Exercise requirements: For each line in the data below that has the word "absence", copy that line.
Start of Supplied data
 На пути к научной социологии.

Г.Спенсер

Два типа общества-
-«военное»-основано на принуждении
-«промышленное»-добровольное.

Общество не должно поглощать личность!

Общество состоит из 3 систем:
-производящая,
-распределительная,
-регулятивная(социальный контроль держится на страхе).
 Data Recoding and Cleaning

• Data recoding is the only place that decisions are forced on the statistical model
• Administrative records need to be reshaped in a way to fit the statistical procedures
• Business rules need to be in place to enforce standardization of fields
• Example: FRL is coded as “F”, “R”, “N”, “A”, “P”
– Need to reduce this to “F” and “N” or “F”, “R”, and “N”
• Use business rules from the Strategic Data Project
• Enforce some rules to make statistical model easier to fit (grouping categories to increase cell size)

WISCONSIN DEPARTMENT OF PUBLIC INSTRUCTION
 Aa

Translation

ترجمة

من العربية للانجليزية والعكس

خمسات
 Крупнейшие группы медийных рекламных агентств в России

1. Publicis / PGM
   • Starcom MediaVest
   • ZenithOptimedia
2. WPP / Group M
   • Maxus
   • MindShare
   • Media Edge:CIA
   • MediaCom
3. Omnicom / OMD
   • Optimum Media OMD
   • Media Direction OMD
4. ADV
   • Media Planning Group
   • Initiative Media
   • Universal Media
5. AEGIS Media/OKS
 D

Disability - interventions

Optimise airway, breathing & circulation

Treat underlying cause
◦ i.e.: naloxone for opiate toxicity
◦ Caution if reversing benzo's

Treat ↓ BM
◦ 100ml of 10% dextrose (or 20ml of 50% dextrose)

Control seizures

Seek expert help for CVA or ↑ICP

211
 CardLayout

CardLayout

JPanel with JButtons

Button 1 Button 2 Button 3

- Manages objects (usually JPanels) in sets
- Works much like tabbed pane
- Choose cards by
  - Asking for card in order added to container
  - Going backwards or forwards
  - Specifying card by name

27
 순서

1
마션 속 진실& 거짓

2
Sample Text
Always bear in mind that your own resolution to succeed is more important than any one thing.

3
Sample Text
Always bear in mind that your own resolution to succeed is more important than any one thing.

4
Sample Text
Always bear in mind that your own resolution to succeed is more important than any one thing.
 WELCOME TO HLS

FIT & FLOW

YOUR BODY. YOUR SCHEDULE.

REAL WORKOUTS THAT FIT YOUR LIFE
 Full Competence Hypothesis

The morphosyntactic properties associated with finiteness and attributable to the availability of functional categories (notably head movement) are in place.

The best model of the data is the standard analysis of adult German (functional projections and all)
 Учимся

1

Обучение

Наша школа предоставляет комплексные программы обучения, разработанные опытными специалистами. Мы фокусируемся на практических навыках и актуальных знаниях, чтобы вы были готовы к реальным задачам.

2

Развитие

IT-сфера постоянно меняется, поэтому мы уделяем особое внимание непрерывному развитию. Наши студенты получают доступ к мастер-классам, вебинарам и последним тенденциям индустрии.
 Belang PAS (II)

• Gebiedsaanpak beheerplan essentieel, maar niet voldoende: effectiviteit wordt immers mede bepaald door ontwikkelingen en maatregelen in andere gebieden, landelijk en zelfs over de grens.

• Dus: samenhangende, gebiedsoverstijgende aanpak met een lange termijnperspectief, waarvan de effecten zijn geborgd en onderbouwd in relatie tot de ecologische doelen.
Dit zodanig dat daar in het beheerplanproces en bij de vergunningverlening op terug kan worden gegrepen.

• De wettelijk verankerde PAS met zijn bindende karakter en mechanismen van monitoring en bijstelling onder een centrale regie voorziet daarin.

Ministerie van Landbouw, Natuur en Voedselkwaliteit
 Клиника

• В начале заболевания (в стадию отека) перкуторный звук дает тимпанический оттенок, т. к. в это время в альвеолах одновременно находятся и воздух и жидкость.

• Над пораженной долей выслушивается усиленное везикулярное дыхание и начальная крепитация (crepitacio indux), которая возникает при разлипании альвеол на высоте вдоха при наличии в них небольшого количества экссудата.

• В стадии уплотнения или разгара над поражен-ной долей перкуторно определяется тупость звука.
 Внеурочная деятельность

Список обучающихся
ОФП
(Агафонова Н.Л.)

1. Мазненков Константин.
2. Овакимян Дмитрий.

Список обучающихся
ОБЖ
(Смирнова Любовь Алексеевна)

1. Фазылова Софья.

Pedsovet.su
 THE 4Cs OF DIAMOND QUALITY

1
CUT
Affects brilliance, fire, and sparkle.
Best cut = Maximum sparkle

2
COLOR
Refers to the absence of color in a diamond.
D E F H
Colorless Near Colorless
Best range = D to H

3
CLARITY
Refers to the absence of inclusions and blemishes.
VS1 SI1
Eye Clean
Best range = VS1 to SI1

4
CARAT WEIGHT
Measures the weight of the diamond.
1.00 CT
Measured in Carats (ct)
End of Supplied data
Response for this exercise:
Refers to the absence of color in a diamond.
Refers to the absence of inclusions and blemishes.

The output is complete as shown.